ECSM have a couple of factories in ShenZhen economic district and it was the newer, not fully occupied, Building 26 that we were shown. Building 26 takes PCBs from Biloda and turns them into working mainboards for ECS and ECSM's other customers. The tour of 26 started with the requirement that we don protective covers over our shoes, before trecking round the floors of the factory that we were interested in. ECMS also produce notebooks PCs in 26, too, which I'll quickly look at later.

Shoes!

A motley crew of editors and ECS staff sit and slide on their footwear protection, including Andrew Tseng of ECS U.K. (far left), my contact at ECS over here and the guy who made the trip possible (cheers!). Notice Zach Chan of HardwareZone on the far right, looking mean and moody. He's the badass of the hardware editor's world, I kid you not.

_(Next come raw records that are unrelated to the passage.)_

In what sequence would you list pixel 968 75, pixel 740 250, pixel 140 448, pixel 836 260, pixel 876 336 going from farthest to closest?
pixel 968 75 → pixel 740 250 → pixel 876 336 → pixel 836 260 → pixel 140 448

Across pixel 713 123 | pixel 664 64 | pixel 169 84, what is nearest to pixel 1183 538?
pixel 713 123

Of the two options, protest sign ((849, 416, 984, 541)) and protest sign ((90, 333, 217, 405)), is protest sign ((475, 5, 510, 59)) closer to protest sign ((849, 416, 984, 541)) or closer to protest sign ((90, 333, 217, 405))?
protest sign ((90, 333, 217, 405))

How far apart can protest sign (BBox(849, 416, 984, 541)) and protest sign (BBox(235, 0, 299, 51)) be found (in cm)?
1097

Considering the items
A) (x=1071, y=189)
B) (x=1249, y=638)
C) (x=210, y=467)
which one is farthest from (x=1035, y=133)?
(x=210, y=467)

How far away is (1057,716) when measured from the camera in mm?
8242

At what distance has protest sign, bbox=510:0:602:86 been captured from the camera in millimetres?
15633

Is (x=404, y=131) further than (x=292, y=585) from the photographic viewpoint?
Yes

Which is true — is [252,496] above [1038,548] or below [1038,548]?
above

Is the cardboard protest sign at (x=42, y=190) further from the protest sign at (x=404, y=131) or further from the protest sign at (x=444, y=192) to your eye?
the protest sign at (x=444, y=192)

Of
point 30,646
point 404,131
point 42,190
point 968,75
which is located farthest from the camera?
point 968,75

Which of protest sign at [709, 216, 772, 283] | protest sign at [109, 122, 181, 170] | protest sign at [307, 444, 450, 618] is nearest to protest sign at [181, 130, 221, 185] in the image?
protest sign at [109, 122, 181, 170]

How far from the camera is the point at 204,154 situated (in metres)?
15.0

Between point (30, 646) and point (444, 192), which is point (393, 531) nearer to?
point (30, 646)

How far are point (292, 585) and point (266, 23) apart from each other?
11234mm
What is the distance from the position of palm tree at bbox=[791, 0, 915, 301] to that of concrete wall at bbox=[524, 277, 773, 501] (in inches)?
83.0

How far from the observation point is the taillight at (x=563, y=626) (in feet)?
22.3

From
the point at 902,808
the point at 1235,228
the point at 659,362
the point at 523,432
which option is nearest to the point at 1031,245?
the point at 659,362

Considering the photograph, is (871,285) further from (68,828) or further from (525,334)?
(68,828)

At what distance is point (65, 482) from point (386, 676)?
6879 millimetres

Turning Biloda's PCBs into mainboards

Going back to this article's intro, where I asked you to think logically about how a mainboard is produced, you'll remember that it's pretty much a case of dropping the components into the drilled holes and soldering them on so they stay put, before testing. That's almost precisely what happens. There's still a mix of robotic and human steps to it all, with robots doing pick-and-place with the smaller SMT components (surface mount) and women (the female of the species has smaller, defter fingers) do some of the larger items, like memory and PCI slots, and the CPU socket.

Testing SMT components

Firstly, before the SMT components are loaded into the robot that'll pick them up and place them on the mainboard, they're all tested electrically. The reels are loaded into the tester, which makes sure each one works. If a few components in a reel are bad, the reel is set aside for further testing later on, with a new reel tested that's more likely to have fully working components, so as not to slow down the process.

Loading the robot

If testing passes, the robots are loaded with their reels. Notice how larger components like the i915GL and ICH6 chips are placed by the robot, too, along with the smaller SMT components.

Printer robot

The the robot, fed with a mainboard PCB, picks up upto 6 components from the reels (it has 6 'hands') and places the components on the mainboard in quick-fire fashion, before going back for upto another 6. You can see it's managed by software, which instructs the robot what components to pick up and where, to pin-point accuracy, they're to be placed.